The Controller of Budget has threatened to stop the release of funds to the county government following a continued failure by City Hall to remit collected local revenue to the County Revenue Fund account.

Through a paper tabled at the County Assembly, on the consideration of the controller of budget, Mr Michael Okumu, the chairman of the committee on budget and appropriation, said the county treasury had been breaching the law by using collected revenue at source.

“The budget committee confirmed from treasury that they have been cases when there had not been total fidelity to the law with regard to use of collected revenue at source,” said Mr Okumu.


The controller of budget office reported that the breach has left them with no option but to revoke the provision of Section 96 of the Public Finance Management Act and invite the Cabinet secretary for National Treasury to stop further release of funds to the county.

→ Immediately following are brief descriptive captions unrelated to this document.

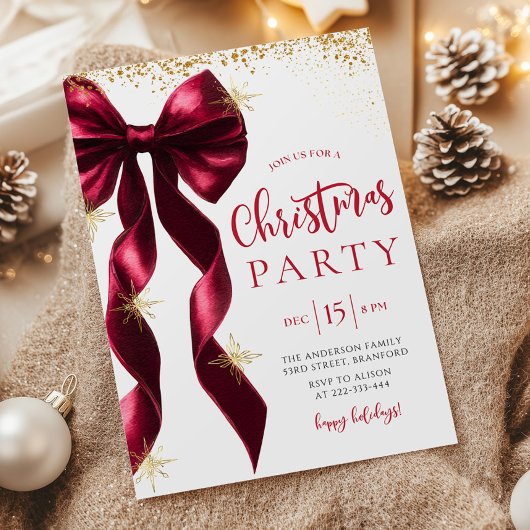 Burgundy Bow Christmas Party Invitation Kaart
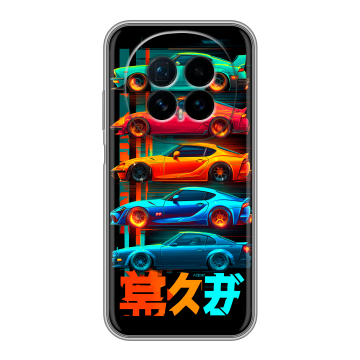 Силиконовый чехол на Honor Magic 8 с принтом машины тачки
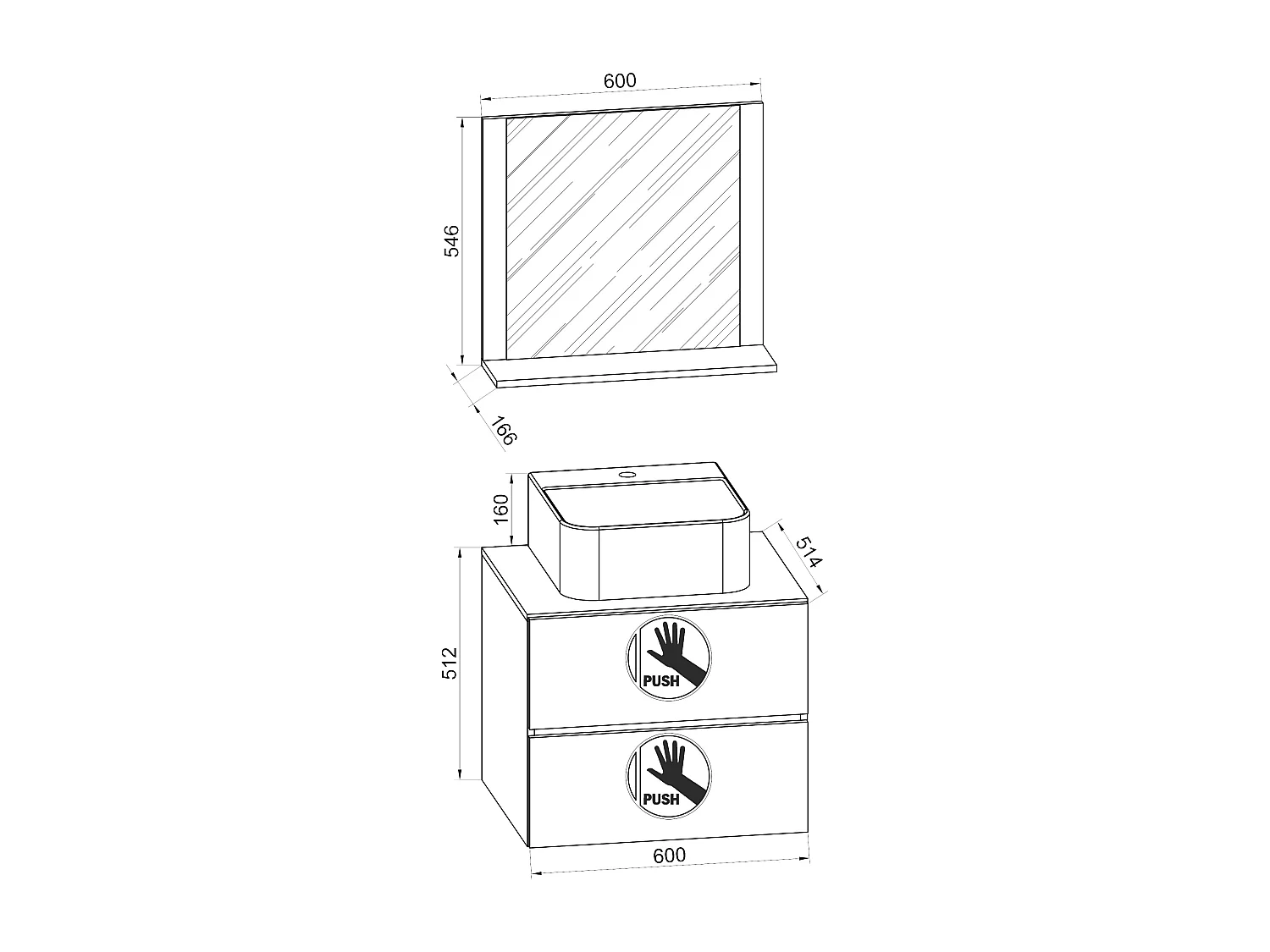 Bathroom furniture washbasin Lendas White H. 134 x W. 60 x D. 51 cm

However, the County Assembly budget committee has pleaded for the consideration of the proposed sanctions terming it ‘hefty to bear’ over negligence of a few county officials.

Mr Okumu has also recommended periodical submits from the county treasury for the documentation showing all revenues collected and those taken to the County Revenue Fund.

The County budget Coordinator from the controller of budget office Ms Sheikh Farhiya Ibrahim also raised concerns on the departments spending.


He said the County had turned into an employment bureau with the bulk of its resources, pegged at 66 per cent, going to remuneration of employees.

“These are indeed huge numbers and if nothing is done to change the trend of the Sh2.61 billion increase in compensation expenses then the county may very well end up becoming an employment bureau at a very early stage of devolution,” read the report from Ms Sheikh.

Seven sectors have spent in excess of the approved budget of recurrent purposes including county public service board, office of the governor, health sector, ICT, finance and economic planning, water and trade.

The office of the Governor was allocated Sh4.31 billion for recurrent expenses and Sh476 million for development in the financial year 2014/2015. The Exchequer requisitioned for Sh3.08 billion and spent Sh5.34 billion on recurrent budget.


“An excess of Sh564 million over its budget allocation was not legalised through a supplementary budget and during the year there was no requisition of development funds though Sh145 million was spent towards development,” said Ms Sheikh.

County Public Service Board was allocated Sh79.94 million for recurrent expenses and Sh28 million for development.

However, it requisitioned Sh38.48 million and spent in excess of Sh58 million creating an excess of Sh15.27 million though there was no requisition on development they spent Sh3.64 million.

Nairobi County had approved a budget of Sh28.76 billion, which was later revised, through a supplementary budget, to Sh25.59 billion. It allocated Sh18.74 billion for recurrent expenditure and Sh6.85 billion for development.